Source passage
—————
I am also reading 2 non-fiction books. Mere Christianity and To Live is Christ. I am taking my time on these so that I can soak in as much info as possible. I am trying to read a chapter of each a night. I love the study on Paul. It is interesting to me. It is a good reminder of things that I've forgotten. She also has some very insightful things to say too. I love Beth Moore's style for sure. Mere Christianity was hard for me to get in to because it seems like CS Lewis likes to babble. I am now on chapter 7 and it is getting very interesting. I am enjoying it and I am glad that I got past those first few chapters. Although, the first few chapters have left their mark on my faith. I find myself thinking about it a lot in relation to how I've always looked at God. I like his logic. I just read a part last night about how people just want to fall for the first lie ever told...that we all want to be our own God. That seems to be what I've kind of had on my heart for awhile now. I mean it isn't just the religions who claim that you can become like God if you are good enough at their religion (first sign a religion is false btw) but that probably there is a little of that in all of us. It can take many forms. I just loved it. I like when I read something that verbalizes my thoughts that I can't verbalize myself.
—————
Data
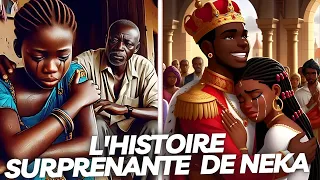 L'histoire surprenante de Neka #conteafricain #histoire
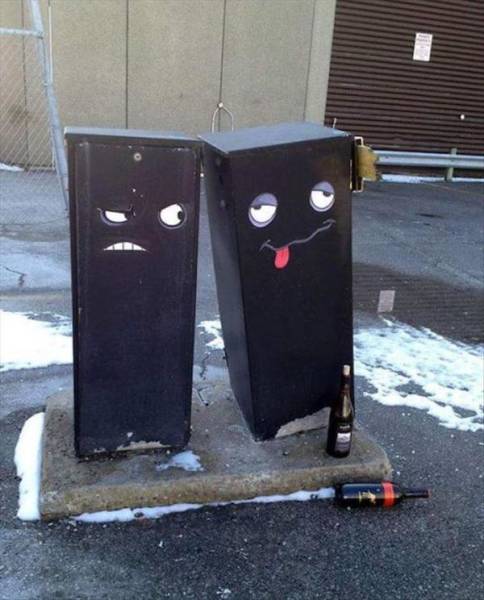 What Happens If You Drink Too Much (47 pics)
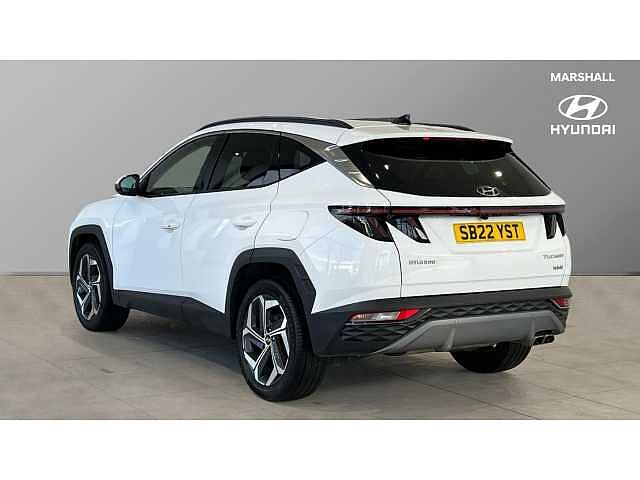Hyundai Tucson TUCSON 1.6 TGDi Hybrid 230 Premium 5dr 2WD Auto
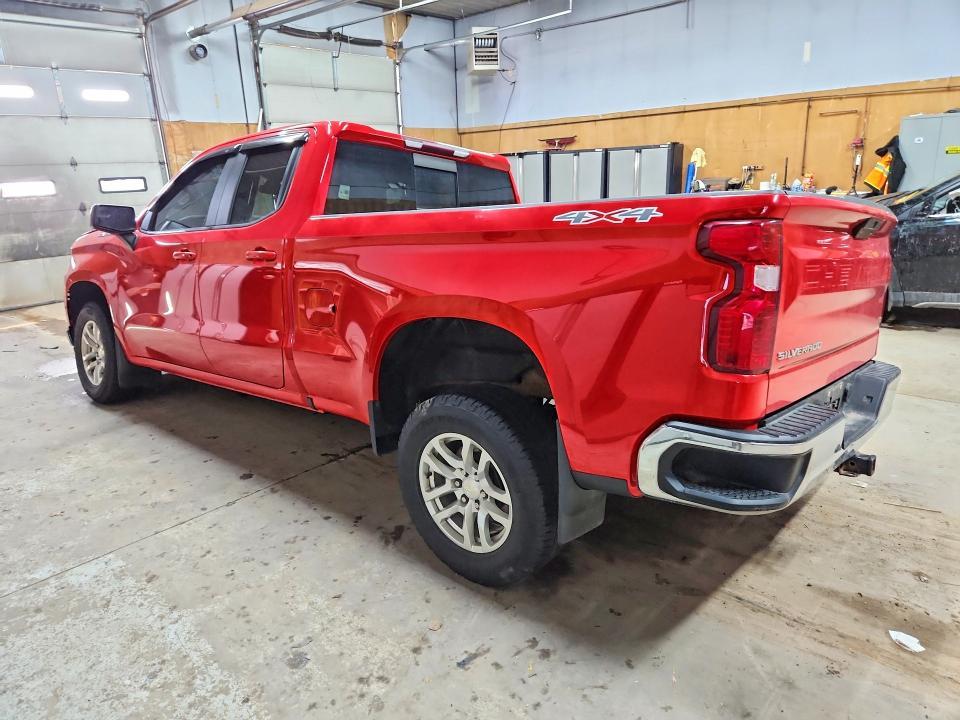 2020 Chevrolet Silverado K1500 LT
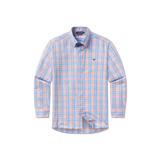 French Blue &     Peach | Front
—————
Brief A
Write out each line of the listing word for word, without the picture markers.
Brief B
Resume the passage about reading Mere Christianity and To Live is Christ, picking up after its final sentence.

Exercise response A
 L'histoire surprenante de Neka #conteafricain #histoire
 What Happens If You Drink Too Much (47 pics)
Hyundai Tucson TUCSON 1.6 TGDi Hybrid 230 Premium 5dr 2WD Auto
 2020 Chevrolet Silverado K1500 LT
 French Blue &     Peach | Front

Exercise response B
Wednesday, January 12, 2011

We took it down

Last night we took the crib down. Mike took it down actually. I haven't been in the room since he took it down. We put the crib up after we had our first homestudy for Claire. They told us to have a room ready. We kept it up afterwards because we wanted to adopt again but it didnt work out. So then we kept it up because I was babysitting a baby on a regular basis. And now it is down.

The crib was put up in hopes that we would be chosen for a baby and now it is down and it feels like we have given up. =( It is really hurting right now. I just feel so defeated. Every way to adopt makes it so impossible to adopt. Its like i want to mother a child and there are children who want mothers but we can't get to each other because of stupid man made rules, laws, and FEES. We realized that we have to get ANOTHER set of fingerprints done AND another physical. (even though the last physical we did was useless because nothing ever came of it) It is just so frustrating. So we definitely have to wait until after I go to China in March. =( I am content with being a mother to one but oh how my soul aches for another child. There is literally NOTHING I can do. So I took down the crib and it just feels like failure.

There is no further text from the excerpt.